1 Mayıs Emek ve Dayanışma Günü Tertip Komitesi'nin düzenlediği kutlamalar bu yıl da Kuvayi Milliye Meydanında yapıldı. Yaklaşık 2 kilometrelik yürüyüşün ardından miting alanında toplanan işçi, memur, emekli ve çalışanlar günlerini kutladı. Saygı duruşu ve İstiklal Marşı'nın programda olmadığı kutlamalarda tertip komitesi emekçilerin yaşadıkları sorunları dile getiren konuşma yaptı.

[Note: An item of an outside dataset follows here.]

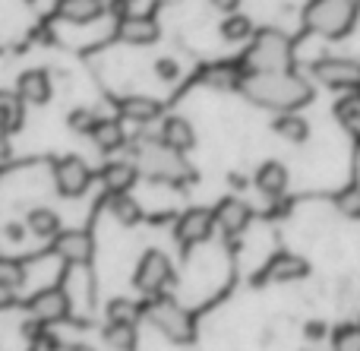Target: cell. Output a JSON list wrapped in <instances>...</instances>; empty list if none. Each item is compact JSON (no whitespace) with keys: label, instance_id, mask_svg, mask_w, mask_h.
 Instances as JSON below:
<instances>
[{"label":"cell","instance_id":"2","mask_svg":"<svg viewBox=\"0 0 360 351\" xmlns=\"http://www.w3.org/2000/svg\"><path fill=\"white\" fill-rule=\"evenodd\" d=\"M133 162H136L143 177L171 184V187H184V184H190L193 177H196L190 162L184 158V152L171 149L162 136H146V133H139V139L133 143Z\"/></svg>","mask_w":360,"mask_h":351},{"label":"cell","instance_id":"29","mask_svg":"<svg viewBox=\"0 0 360 351\" xmlns=\"http://www.w3.org/2000/svg\"><path fill=\"white\" fill-rule=\"evenodd\" d=\"M108 323H136V317L143 314V310L136 307L133 301H124V298H114L111 304H108Z\"/></svg>","mask_w":360,"mask_h":351},{"label":"cell","instance_id":"13","mask_svg":"<svg viewBox=\"0 0 360 351\" xmlns=\"http://www.w3.org/2000/svg\"><path fill=\"white\" fill-rule=\"evenodd\" d=\"M162 35L158 23L152 16H143V13H127L117 23V38L127 44H152Z\"/></svg>","mask_w":360,"mask_h":351},{"label":"cell","instance_id":"22","mask_svg":"<svg viewBox=\"0 0 360 351\" xmlns=\"http://www.w3.org/2000/svg\"><path fill=\"white\" fill-rule=\"evenodd\" d=\"M92 143L98 146L101 152H117V149H124V146H127V133H124V127H120V120L101 117L98 127L92 130Z\"/></svg>","mask_w":360,"mask_h":351},{"label":"cell","instance_id":"6","mask_svg":"<svg viewBox=\"0 0 360 351\" xmlns=\"http://www.w3.org/2000/svg\"><path fill=\"white\" fill-rule=\"evenodd\" d=\"M177 276H174V263L168 260V253L162 250H146L136 263V272H133V285L136 291L143 295L155 298V295H165L168 285H174Z\"/></svg>","mask_w":360,"mask_h":351},{"label":"cell","instance_id":"33","mask_svg":"<svg viewBox=\"0 0 360 351\" xmlns=\"http://www.w3.org/2000/svg\"><path fill=\"white\" fill-rule=\"evenodd\" d=\"M0 282H10V285H22L25 282V269L19 260H0Z\"/></svg>","mask_w":360,"mask_h":351},{"label":"cell","instance_id":"4","mask_svg":"<svg viewBox=\"0 0 360 351\" xmlns=\"http://www.w3.org/2000/svg\"><path fill=\"white\" fill-rule=\"evenodd\" d=\"M294 44L281 29H259L250 38V48L243 54L247 73H272V70H291Z\"/></svg>","mask_w":360,"mask_h":351},{"label":"cell","instance_id":"36","mask_svg":"<svg viewBox=\"0 0 360 351\" xmlns=\"http://www.w3.org/2000/svg\"><path fill=\"white\" fill-rule=\"evenodd\" d=\"M25 231H29V228L19 225V222H10V225L4 228V234H6L10 241H22V238H25Z\"/></svg>","mask_w":360,"mask_h":351},{"label":"cell","instance_id":"12","mask_svg":"<svg viewBox=\"0 0 360 351\" xmlns=\"http://www.w3.org/2000/svg\"><path fill=\"white\" fill-rule=\"evenodd\" d=\"M250 219H253V209H250L243 200H237V196L221 200L215 206V228L218 231H224L228 238H237V234L247 231Z\"/></svg>","mask_w":360,"mask_h":351},{"label":"cell","instance_id":"3","mask_svg":"<svg viewBox=\"0 0 360 351\" xmlns=\"http://www.w3.org/2000/svg\"><path fill=\"white\" fill-rule=\"evenodd\" d=\"M360 16V0H310L304 6V29L323 38H345Z\"/></svg>","mask_w":360,"mask_h":351},{"label":"cell","instance_id":"7","mask_svg":"<svg viewBox=\"0 0 360 351\" xmlns=\"http://www.w3.org/2000/svg\"><path fill=\"white\" fill-rule=\"evenodd\" d=\"M313 79L342 92H360V60L354 57H323L310 67Z\"/></svg>","mask_w":360,"mask_h":351},{"label":"cell","instance_id":"31","mask_svg":"<svg viewBox=\"0 0 360 351\" xmlns=\"http://www.w3.org/2000/svg\"><path fill=\"white\" fill-rule=\"evenodd\" d=\"M335 206H338V212H345L348 219H360V187L357 184L345 187L342 193L335 196Z\"/></svg>","mask_w":360,"mask_h":351},{"label":"cell","instance_id":"18","mask_svg":"<svg viewBox=\"0 0 360 351\" xmlns=\"http://www.w3.org/2000/svg\"><path fill=\"white\" fill-rule=\"evenodd\" d=\"M158 136L165 139V143L171 146V149H177V152H190L193 146H196V130H193V124L186 117H180V114H171V117H165V124H162V133Z\"/></svg>","mask_w":360,"mask_h":351},{"label":"cell","instance_id":"30","mask_svg":"<svg viewBox=\"0 0 360 351\" xmlns=\"http://www.w3.org/2000/svg\"><path fill=\"white\" fill-rule=\"evenodd\" d=\"M98 114L92 111V108H76V111H70V117H67V124L73 127L76 133H82V136H92V130L98 127Z\"/></svg>","mask_w":360,"mask_h":351},{"label":"cell","instance_id":"17","mask_svg":"<svg viewBox=\"0 0 360 351\" xmlns=\"http://www.w3.org/2000/svg\"><path fill=\"white\" fill-rule=\"evenodd\" d=\"M307 272H310L307 260L294 257V253H278V257H272L266 266L269 282H300V279H307Z\"/></svg>","mask_w":360,"mask_h":351},{"label":"cell","instance_id":"20","mask_svg":"<svg viewBox=\"0 0 360 351\" xmlns=\"http://www.w3.org/2000/svg\"><path fill=\"white\" fill-rule=\"evenodd\" d=\"M256 190L266 196H281L288 190V168L281 162H262L256 171Z\"/></svg>","mask_w":360,"mask_h":351},{"label":"cell","instance_id":"26","mask_svg":"<svg viewBox=\"0 0 360 351\" xmlns=\"http://www.w3.org/2000/svg\"><path fill=\"white\" fill-rule=\"evenodd\" d=\"M272 127H275V133H278L281 139H288V143H304V139L310 136V124H307L300 114H294V111L278 114Z\"/></svg>","mask_w":360,"mask_h":351},{"label":"cell","instance_id":"5","mask_svg":"<svg viewBox=\"0 0 360 351\" xmlns=\"http://www.w3.org/2000/svg\"><path fill=\"white\" fill-rule=\"evenodd\" d=\"M143 317L165 336L168 342H177V345H190L193 336H196V323H193V314L186 307H180L174 298L155 295L149 304L143 307Z\"/></svg>","mask_w":360,"mask_h":351},{"label":"cell","instance_id":"16","mask_svg":"<svg viewBox=\"0 0 360 351\" xmlns=\"http://www.w3.org/2000/svg\"><path fill=\"white\" fill-rule=\"evenodd\" d=\"M57 16L73 25L95 23L105 16V0H57Z\"/></svg>","mask_w":360,"mask_h":351},{"label":"cell","instance_id":"8","mask_svg":"<svg viewBox=\"0 0 360 351\" xmlns=\"http://www.w3.org/2000/svg\"><path fill=\"white\" fill-rule=\"evenodd\" d=\"M89 184H92V168L86 165V158L63 155L54 162V187L60 196L76 200V196H82L89 190Z\"/></svg>","mask_w":360,"mask_h":351},{"label":"cell","instance_id":"35","mask_svg":"<svg viewBox=\"0 0 360 351\" xmlns=\"http://www.w3.org/2000/svg\"><path fill=\"white\" fill-rule=\"evenodd\" d=\"M16 304V285L0 282V310H10Z\"/></svg>","mask_w":360,"mask_h":351},{"label":"cell","instance_id":"28","mask_svg":"<svg viewBox=\"0 0 360 351\" xmlns=\"http://www.w3.org/2000/svg\"><path fill=\"white\" fill-rule=\"evenodd\" d=\"M111 212H114V219L127 228L136 225V222H143V212H139L136 200H133L130 193H114L111 196Z\"/></svg>","mask_w":360,"mask_h":351},{"label":"cell","instance_id":"34","mask_svg":"<svg viewBox=\"0 0 360 351\" xmlns=\"http://www.w3.org/2000/svg\"><path fill=\"white\" fill-rule=\"evenodd\" d=\"M155 73H158V79L174 82L180 76V67H177V60H171V57H158V60H155Z\"/></svg>","mask_w":360,"mask_h":351},{"label":"cell","instance_id":"21","mask_svg":"<svg viewBox=\"0 0 360 351\" xmlns=\"http://www.w3.org/2000/svg\"><path fill=\"white\" fill-rule=\"evenodd\" d=\"M25 228H29L35 238H41V241L57 238V234L63 231V228H60V215H57L54 209H48V206L29 209V215H25Z\"/></svg>","mask_w":360,"mask_h":351},{"label":"cell","instance_id":"37","mask_svg":"<svg viewBox=\"0 0 360 351\" xmlns=\"http://www.w3.org/2000/svg\"><path fill=\"white\" fill-rule=\"evenodd\" d=\"M212 6H215L218 13H224V16H228V13H237V6H240V0H209Z\"/></svg>","mask_w":360,"mask_h":351},{"label":"cell","instance_id":"11","mask_svg":"<svg viewBox=\"0 0 360 351\" xmlns=\"http://www.w3.org/2000/svg\"><path fill=\"white\" fill-rule=\"evenodd\" d=\"M54 253L60 260H67L70 266H86L95 253V241L89 231H79V228H70V231H60L54 238Z\"/></svg>","mask_w":360,"mask_h":351},{"label":"cell","instance_id":"14","mask_svg":"<svg viewBox=\"0 0 360 351\" xmlns=\"http://www.w3.org/2000/svg\"><path fill=\"white\" fill-rule=\"evenodd\" d=\"M16 95L25 105H48L54 86H51V76L44 70H25L16 76Z\"/></svg>","mask_w":360,"mask_h":351},{"label":"cell","instance_id":"40","mask_svg":"<svg viewBox=\"0 0 360 351\" xmlns=\"http://www.w3.org/2000/svg\"><path fill=\"white\" fill-rule=\"evenodd\" d=\"M25 4H32V0H25Z\"/></svg>","mask_w":360,"mask_h":351},{"label":"cell","instance_id":"1","mask_svg":"<svg viewBox=\"0 0 360 351\" xmlns=\"http://www.w3.org/2000/svg\"><path fill=\"white\" fill-rule=\"evenodd\" d=\"M243 98L269 111H297L313 98V86L294 70H272V73H243L240 86Z\"/></svg>","mask_w":360,"mask_h":351},{"label":"cell","instance_id":"38","mask_svg":"<svg viewBox=\"0 0 360 351\" xmlns=\"http://www.w3.org/2000/svg\"><path fill=\"white\" fill-rule=\"evenodd\" d=\"M10 158V133L0 130V162H6Z\"/></svg>","mask_w":360,"mask_h":351},{"label":"cell","instance_id":"39","mask_svg":"<svg viewBox=\"0 0 360 351\" xmlns=\"http://www.w3.org/2000/svg\"><path fill=\"white\" fill-rule=\"evenodd\" d=\"M63 351H95L92 345H82V342H76V345H67Z\"/></svg>","mask_w":360,"mask_h":351},{"label":"cell","instance_id":"19","mask_svg":"<svg viewBox=\"0 0 360 351\" xmlns=\"http://www.w3.org/2000/svg\"><path fill=\"white\" fill-rule=\"evenodd\" d=\"M98 177L111 193H130V187L139 177V168H136V162H108Z\"/></svg>","mask_w":360,"mask_h":351},{"label":"cell","instance_id":"24","mask_svg":"<svg viewBox=\"0 0 360 351\" xmlns=\"http://www.w3.org/2000/svg\"><path fill=\"white\" fill-rule=\"evenodd\" d=\"M218 32H221V38L228 44H240V42H250L253 38V19L243 16V13H228V16L221 19V25H218Z\"/></svg>","mask_w":360,"mask_h":351},{"label":"cell","instance_id":"27","mask_svg":"<svg viewBox=\"0 0 360 351\" xmlns=\"http://www.w3.org/2000/svg\"><path fill=\"white\" fill-rule=\"evenodd\" d=\"M105 342L114 351H133L136 348V323H108Z\"/></svg>","mask_w":360,"mask_h":351},{"label":"cell","instance_id":"32","mask_svg":"<svg viewBox=\"0 0 360 351\" xmlns=\"http://www.w3.org/2000/svg\"><path fill=\"white\" fill-rule=\"evenodd\" d=\"M332 351H360V326H342L332 336Z\"/></svg>","mask_w":360,"mask_h":351},{"label":"cell","instance_id":"25","mask_svg":"<svg viewBox=\"0 0 360 351\" xmlns=\"http://www.w3.org/2000/svg\"><path fill=\"white\" fill-rule=\"evenodd\" d=\"M335 117L354 139H360V92H348L335 101Z\"/></svg>","mask_w":360,"mask_h":351},{"label":"cell","instance_id":"23","mask_svg":"<svg viewBox=\"0 0 360 351\" xmlns=\"http://www.w3.org/2000/svg\"><path fill=\"white\" fill-rule=\"evenodd\" d=\"M25 124V101L16 92H0V130L16 133Z\"/></svg>","mask_w":360,"mask_h":351},{"label":"cell","instance_id":"10","mask_svg":"<svg viewBox=\"0 0 360 351\" xmlns=\"http://www.w3.org/2000/svg\"><path fill=\"white\" fill-rule=\"evenodd\" d=\"M25 307H29V314L41 323H60V320H67V314H70V295L60 288V285L41 288L38 295L29 298Z\"/></svg>","mask_w":360,"mask_h":351},{"label":"cell","instance_id":"15","mask_svg":"<svg viewBox=\"0 0 360 351\" xmlns=\"http://www.w3.org/2000/svg\"><path fill=\"white\" fill-rule=\"evenodd\" d=\"M117 114L130 124H152V120L162 117V101L149 98V95H127L117 101Z\"/></svg>","mask_w":360,"mask_h":351},{"label":"cell","instance_id":"9","mask_svg":"<svg viewBox=\"0 0 360 351\" xmlns=\"http://www.w3.org/2000/svg\"><path fill=\"white\" fill-rule=\"evenodd\" d=\"M212 231H215V209H205V206L186 209L174 225V238L184 247L205 244V241L212 238Z\"/></svg>","mask_w":360,"mask_h":351}]
</instances>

Bu yılki kutlamalara CHP Milletvekili Serkan Sarı'nın yanı sıra Büyükşehir Belediye Başkanı Ahmet Akın ve Altıeylül Belediye Başkanı Hakan Şahirli de katılım sağladı.
“1 MAYIS'I AĞIRLAŞMIŞ İŞ VE YAŞAM KOŞULLARI ALTINDA KUTLUYORUZ”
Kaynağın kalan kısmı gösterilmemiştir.